A nurse adjusts her personal protective equipment (PPE) before caring for a COVID-19 patient in the Intensive Care Unit (ICU) at Sharp Memorial Hospital in San Diego. (Mario Tama/Getty Images)

The number of beds available in intensive care units across Southern California has been hovering just north of 10% for the last few days.

In San Bernardino County, it actually hit zero this weekend, according to the state’s COVID-19 dashboard, and hospital staffers across the area are feeling the pain.

Here's Dr. Alex McDonald, who practices family medicine at the Kaiser Permanente Fontana Medical Center:

“Our resources are being stretched so thin and we are just being overwhelmed. The wait time in the ER is mind boggling, and we’ve run out of beds upstairs in the hospital, so patients are sort of boarding in the ER.”

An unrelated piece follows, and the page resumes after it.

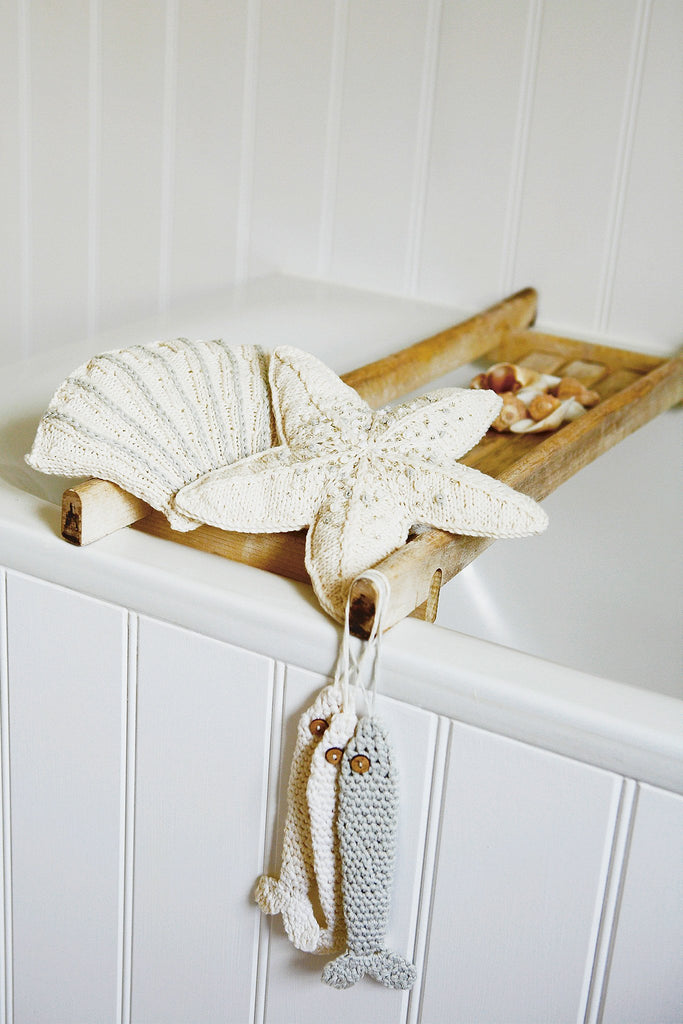 Seaside bathroom set with knitted shell and starfish with crochet sardines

The hospital has received special licensing to convert some single rooms to double occupancies so more patients can move through the system.

“There are patients everywhere you look,” said McDonald, speaking on our local news and culture show, Take Two. But the biggest issue is the physical and emotional well-being of the medical staff, because “health care workers are being stretched to their capacity,” he said.

On the positive side, McDonald said he and his colleagues have enough personal protective equipment and other basics to help get through this surge.

For its part, Kaiser Permanente said it has continued to refine its plans throughout the course of the pandemic in response to the changing conditions, including the ability to quickly monitor supplies and resupply medical centers, as needed.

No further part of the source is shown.